# LogNormal calculation of standard deviation gets two different answers

I noticed that calculating the standard deviation of a LogNormal distribution directly or from a very large sample yields quite different results. This is not true for the mean.

``````mulog = -12.0
sdlog = 3.0

dist = Distributions.LogNormal(mulog, sdlog)
y = rand(dist, 10000000);

mean(dist) # 0.0005530843701478336
mean(y) # 0.0005622805244076315

std(dist) # 0.04978399616689943
std(y) # 0.028833362676711747
``````

I do not think this is due to rounding errors, since the sample is huge. Am I wrong?

Which packages are used ? I try to replicate the code and get error.

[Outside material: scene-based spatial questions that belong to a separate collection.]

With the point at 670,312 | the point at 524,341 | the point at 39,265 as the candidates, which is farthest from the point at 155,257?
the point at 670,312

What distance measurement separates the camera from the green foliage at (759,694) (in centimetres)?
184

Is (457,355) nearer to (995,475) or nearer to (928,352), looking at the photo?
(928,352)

Sorry for the omission. The package `Distributions` is needed in the following line:

``````dist = Distributions.LogNormal(mulog, sdlog)
``````

Maybe it’s the revenge of the fat-tailed distribution:

``````julia> using UnicodePlots

julia> histogram(y)
┌                                        ┐
[ 0.0,  2.0) ┤█████████████████████████████  9 999 878
[ 2.0,  4.0) ┤▏ 93
[ 4.0,  6.0) ┤▏ 11
[ 6.0,  8.0) ┤▏ 6
[ 8.0, 10.0) ┤▏ 4
[10.0, 12.0) ┤▏ 3
[12.0, 14.0) ┤▏ 2
[14.0, 16.0) ┤  0
[16.0, 18.0) ┤  0
[18.0, 20.0) ┤▏ 1
[20.0, 22.0) ┤  0
[22.0, 24.0) ┤  0
[24.0, 26.0) ┤  0
[26.0, 28.0) ┤  0
[28.0, 30.0) ┤▏ 1
[30.0, 32.0) ┤  0
[32.0, 34.0) ┤  0
[34.0, 36.0) ┤  0
[36.0, 38.0) ┤  0
[38.0, 40.0) ┤▏ 1
└                                        ┘
Frequency

``````

See the above very skewed histogram.
Compare with:

``````julia> mulog=1.0
1.0

julia> sdlog=1.0
1.0

julia> dist = Distributions.LogNormal(mulog, sdlog)
LogNormal{Float64}(μ=1.0, σ=1.0)

julia> y = rand(dist, 10000000);

julia> std(y)
5.872315430987349

julia> std(dist)
5.874743663340262
``````

which has a less skewed histogram.

3 Likes

Based on my inspection, the implementation the Log Normal distribution appears to be correct. I believe Dan is correct about the heavy tails introducing uncertainty into the estimates of the mean and standard deviation. One example of a heavy-tailed distribution without a defined variance is the Cauchy distribution.

1 Like

The sample variance (and standard deviation) is a statistic and as such it has a convergence rate. In tame distributions, this rate depends on the 4th moment.
Doing the relevant searches for the exact expressions, I found the following:

``````# variance of sample variance
# m4 = 4th moment
# s4 = standard deviation ^ 4
# n = number of samples
vars2(m4,s4,n) = m4/n - s4*(n-3)/n/(n-1)

# LogNormal 4th moment given mu and sd
lognormal_m4(mulog, sdlog) = exp(4*mulog + (1/2)*16*sdlog^2)
# LogNormal standard deviation ^ 4 given mu and sd
lognormal_s4(mulog, sdlog) = var(Distributions.LogNormal(mulog, sdlog))^2

# Calculation relevant to post
vars2(lognormal_m4(-12.0, 3.0), lognormal_s4(-12.0, 3.0),1000000) #  = 26489.122129843465
``````

The result 26489.1(…) is clearly too large to get an accurate sample standard deviation.
For mu=1.0 sd=1.0, it gives 0.16 with same `n`, enough to get accuracy for the population sd of 5.87(…).

This was a bit of a hasty calculation/google, but the results make sense.